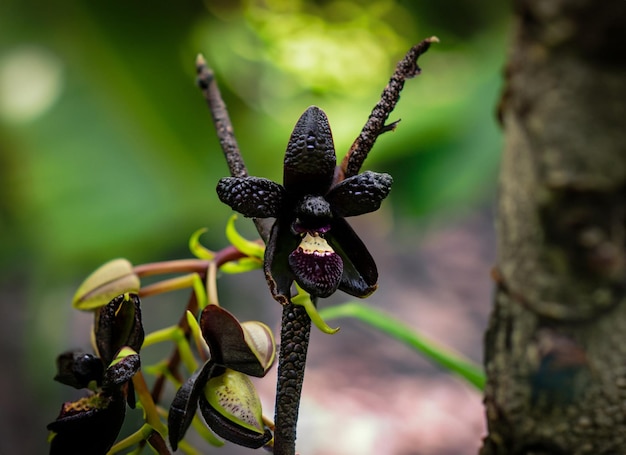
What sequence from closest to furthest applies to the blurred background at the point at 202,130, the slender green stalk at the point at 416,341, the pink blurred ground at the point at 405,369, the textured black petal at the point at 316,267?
the textured black petal at the point at 316,267 < the slender green stalk at the point at 416,341 < the blurred background at the point at 202,130 < the pink blurred ground at the point at 405,369

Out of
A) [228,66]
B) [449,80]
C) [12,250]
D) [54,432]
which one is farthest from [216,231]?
[54,432]

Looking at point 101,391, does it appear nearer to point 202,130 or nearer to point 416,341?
point 416,341

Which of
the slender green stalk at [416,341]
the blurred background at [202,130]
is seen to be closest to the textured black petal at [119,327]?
the slender green stalk at [416,341]

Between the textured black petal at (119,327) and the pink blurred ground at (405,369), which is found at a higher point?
the pink blurred ground at (405,369)

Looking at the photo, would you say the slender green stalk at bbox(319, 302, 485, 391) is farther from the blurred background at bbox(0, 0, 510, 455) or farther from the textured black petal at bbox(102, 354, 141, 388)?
the blurred background at bbox(0, 0, 510, 455)

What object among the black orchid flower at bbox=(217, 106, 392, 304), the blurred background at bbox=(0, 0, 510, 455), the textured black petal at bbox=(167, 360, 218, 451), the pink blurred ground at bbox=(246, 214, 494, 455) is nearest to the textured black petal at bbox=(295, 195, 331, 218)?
the black orchid flower at bbox=(217, 106, 392, 304)

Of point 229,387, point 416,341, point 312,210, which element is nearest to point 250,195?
point 312,210

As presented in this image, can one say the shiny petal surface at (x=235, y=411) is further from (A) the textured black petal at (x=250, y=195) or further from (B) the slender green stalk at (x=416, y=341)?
(B) the slender green stalk at (x=416, y=341)

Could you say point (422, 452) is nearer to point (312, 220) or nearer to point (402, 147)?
point (402, 147)
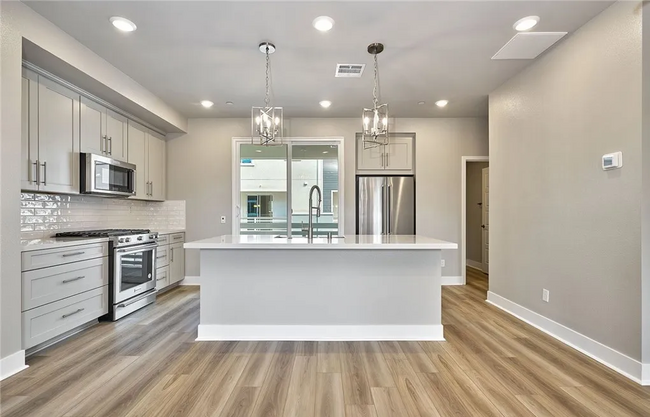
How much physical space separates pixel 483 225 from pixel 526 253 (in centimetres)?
302

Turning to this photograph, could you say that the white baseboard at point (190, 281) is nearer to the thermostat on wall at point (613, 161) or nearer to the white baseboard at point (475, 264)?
the thermostat on wall at point (613, 161)

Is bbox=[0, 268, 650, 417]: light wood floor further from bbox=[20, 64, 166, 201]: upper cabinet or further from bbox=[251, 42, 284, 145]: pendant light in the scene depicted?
bbox=[251, 42, 284, 145]: pendant light

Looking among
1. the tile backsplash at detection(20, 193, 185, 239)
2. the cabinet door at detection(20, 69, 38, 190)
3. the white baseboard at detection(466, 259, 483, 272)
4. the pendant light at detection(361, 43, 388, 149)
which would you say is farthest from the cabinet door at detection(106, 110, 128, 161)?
the white baseboard at detection(466, 259, 483, 272)

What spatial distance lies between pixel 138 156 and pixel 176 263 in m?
1.60

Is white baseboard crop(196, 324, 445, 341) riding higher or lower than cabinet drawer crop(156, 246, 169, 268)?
lower

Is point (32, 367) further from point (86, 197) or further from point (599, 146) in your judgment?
point (599, 146)

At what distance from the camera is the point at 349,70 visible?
129 inches

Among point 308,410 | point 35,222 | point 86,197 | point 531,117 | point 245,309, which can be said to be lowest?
point 308,410

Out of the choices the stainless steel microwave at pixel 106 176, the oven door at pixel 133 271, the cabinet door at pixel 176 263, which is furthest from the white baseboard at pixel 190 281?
the stainless steel microwave at pixel 106 176

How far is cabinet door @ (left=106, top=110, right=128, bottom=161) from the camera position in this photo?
3655 millimetres

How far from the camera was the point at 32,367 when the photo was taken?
227 centimetres

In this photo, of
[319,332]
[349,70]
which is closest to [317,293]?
[319,332]

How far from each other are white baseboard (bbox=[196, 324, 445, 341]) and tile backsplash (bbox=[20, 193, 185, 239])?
76.7 inches

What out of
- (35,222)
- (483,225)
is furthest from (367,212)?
(35,222)
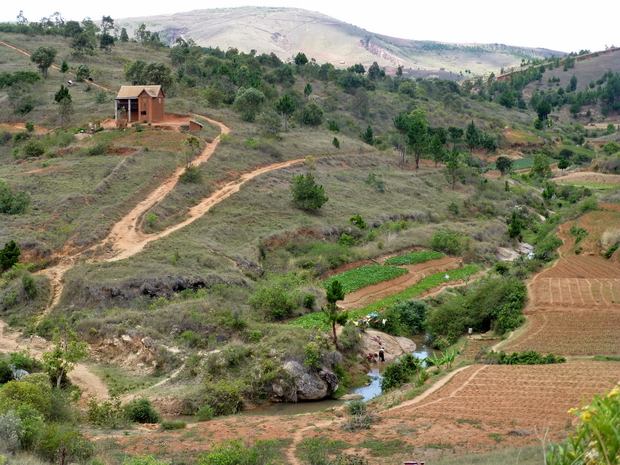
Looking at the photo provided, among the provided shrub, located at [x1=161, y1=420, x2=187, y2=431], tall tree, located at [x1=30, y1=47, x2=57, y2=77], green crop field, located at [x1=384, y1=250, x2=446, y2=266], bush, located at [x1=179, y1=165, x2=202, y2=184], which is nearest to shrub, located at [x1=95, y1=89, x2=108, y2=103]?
tall tree, located at [x1=30, y1=47, x2=57, y2=77]

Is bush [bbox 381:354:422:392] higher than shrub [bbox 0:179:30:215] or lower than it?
lower

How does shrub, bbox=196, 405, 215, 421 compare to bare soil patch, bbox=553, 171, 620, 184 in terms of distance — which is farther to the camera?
bare soil patch, bbox=553, 171, 620, 184

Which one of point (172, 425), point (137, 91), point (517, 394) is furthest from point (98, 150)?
point (517, 394)

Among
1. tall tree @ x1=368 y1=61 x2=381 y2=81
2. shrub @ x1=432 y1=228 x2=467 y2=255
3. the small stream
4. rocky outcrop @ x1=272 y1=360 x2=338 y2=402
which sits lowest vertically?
the small stream

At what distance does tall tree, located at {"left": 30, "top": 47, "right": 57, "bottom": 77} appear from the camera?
67631 mm

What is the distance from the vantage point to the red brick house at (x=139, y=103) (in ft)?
172

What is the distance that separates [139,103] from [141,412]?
37.1 m

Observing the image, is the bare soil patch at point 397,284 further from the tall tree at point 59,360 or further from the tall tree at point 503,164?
the tall tree at point 503,164

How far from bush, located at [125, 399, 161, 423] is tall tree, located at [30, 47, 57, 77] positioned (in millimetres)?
57450

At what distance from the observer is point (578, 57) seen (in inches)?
7343

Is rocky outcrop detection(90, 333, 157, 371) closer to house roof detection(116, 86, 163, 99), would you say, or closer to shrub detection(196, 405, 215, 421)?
shrub detection(196, 405, 215, 421)

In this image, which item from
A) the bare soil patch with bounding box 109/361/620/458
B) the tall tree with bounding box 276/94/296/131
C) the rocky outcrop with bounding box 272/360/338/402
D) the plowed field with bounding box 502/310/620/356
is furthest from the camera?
the tall tree with bounding box 276/94/296/131

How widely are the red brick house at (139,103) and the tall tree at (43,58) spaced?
67.0 feet

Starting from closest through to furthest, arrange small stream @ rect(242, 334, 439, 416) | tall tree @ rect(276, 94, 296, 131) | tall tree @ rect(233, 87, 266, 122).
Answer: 1. small stream @ rect(242, 334, 439, 416)
2. tall tree @ rect(233, 87, 266, 122)
3. tall tree @ rect(276, 94, 296, 131)
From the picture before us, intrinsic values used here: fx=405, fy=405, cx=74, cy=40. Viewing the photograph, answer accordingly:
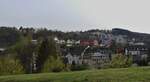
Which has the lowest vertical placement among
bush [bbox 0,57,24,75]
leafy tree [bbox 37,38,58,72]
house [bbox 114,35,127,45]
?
bush [bbox 0,57,24,75]

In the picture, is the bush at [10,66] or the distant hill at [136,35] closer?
the bush at [10,66]

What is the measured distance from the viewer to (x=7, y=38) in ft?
328

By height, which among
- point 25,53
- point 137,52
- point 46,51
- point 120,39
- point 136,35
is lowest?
point 137,52

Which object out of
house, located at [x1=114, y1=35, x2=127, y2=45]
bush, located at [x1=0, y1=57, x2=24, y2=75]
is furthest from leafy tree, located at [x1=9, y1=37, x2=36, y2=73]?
house, located at [x1=114, y1=35, x2=127, y2=45]

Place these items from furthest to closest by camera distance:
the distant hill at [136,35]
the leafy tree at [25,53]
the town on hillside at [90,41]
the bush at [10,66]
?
1. the distant hill at [136,35]
2. the town on hillside at [90,41]
3. the leafy tree at [25,53]
4. the bush at [10,66]

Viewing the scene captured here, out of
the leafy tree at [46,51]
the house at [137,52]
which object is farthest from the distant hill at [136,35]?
the leafy tree at [46,51]

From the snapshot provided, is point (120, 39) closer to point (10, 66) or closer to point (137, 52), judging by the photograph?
point (137, 52)

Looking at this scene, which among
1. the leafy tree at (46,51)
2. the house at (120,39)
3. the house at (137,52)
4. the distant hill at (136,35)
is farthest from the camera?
the house at (120,39)

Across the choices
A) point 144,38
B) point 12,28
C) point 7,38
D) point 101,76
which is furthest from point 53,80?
point 144,38

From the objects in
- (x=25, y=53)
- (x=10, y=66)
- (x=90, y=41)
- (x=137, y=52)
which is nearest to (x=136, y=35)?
(x=90, y=41)

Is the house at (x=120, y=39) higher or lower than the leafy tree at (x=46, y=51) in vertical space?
higher

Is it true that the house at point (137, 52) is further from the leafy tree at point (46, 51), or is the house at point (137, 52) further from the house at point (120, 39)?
the leafy tree at point (46, 51)

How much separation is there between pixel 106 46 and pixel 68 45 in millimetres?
10995

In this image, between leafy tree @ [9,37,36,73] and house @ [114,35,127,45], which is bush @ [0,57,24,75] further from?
house @ [114,35,127,45]
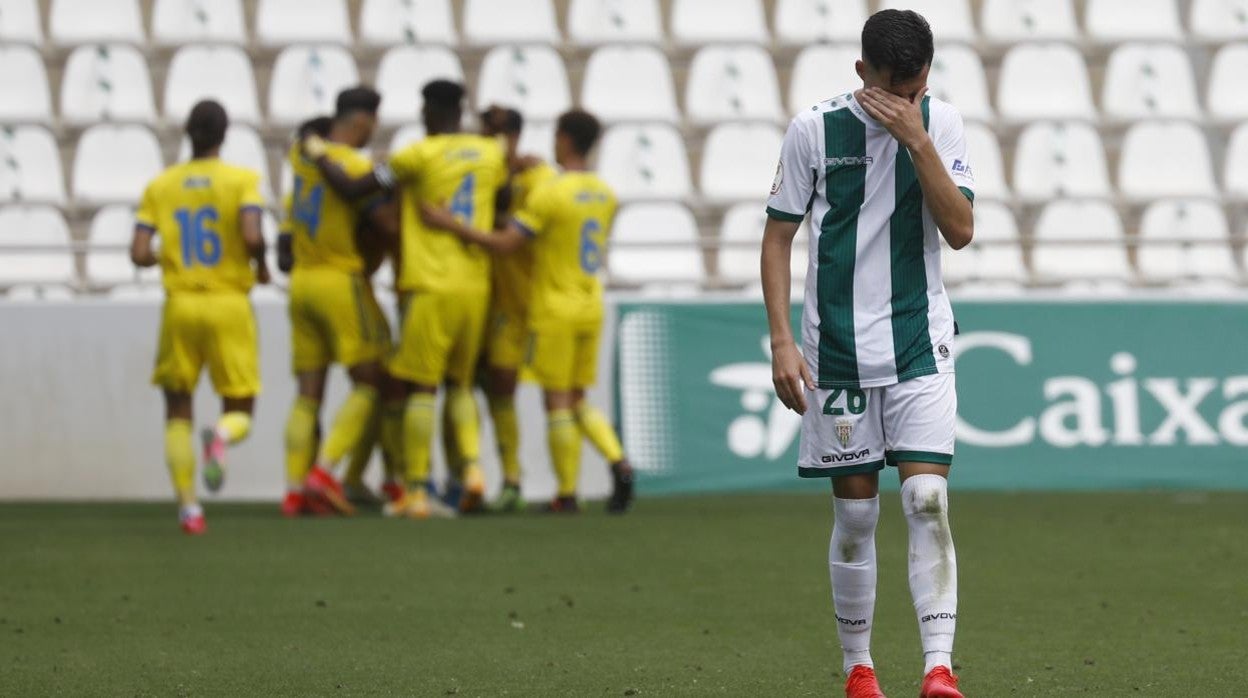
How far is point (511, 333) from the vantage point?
461 inches

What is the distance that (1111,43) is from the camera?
15859 mm

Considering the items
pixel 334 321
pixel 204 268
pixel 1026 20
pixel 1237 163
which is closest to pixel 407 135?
pixel 334 321

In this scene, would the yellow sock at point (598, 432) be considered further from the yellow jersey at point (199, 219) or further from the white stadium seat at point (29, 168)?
the white stadium seat at point (29, 168)

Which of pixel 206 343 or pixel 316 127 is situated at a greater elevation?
pixel 316 127

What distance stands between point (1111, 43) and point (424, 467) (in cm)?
766

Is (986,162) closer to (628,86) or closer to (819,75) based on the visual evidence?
(819,75)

────────────────────────────────────────

= Request =
Write out the rows word for word, from the line containing "How widely are" through the line containing "3. tall tree @ rect(276, 94, 296, 131)", including both of those lines.

= Expected output =
How widely are the red brick house at (139,103) and the tall tree at (43,58) spaced?
67.0 feet

Starting from closest through to furthest, arrange small stream @ rect(242, 334, 439, 416) | tall tree @ rect(276, 94, 296, 131) | tall tree @ rect(233, 87, 266, 122).
Answer: 1. small stream @ rect(242, 334, 439, 416)
2. tall tree @ rect(233, 87, 266, 122)
3. tall tree @ rect(276, 94, 296, 131)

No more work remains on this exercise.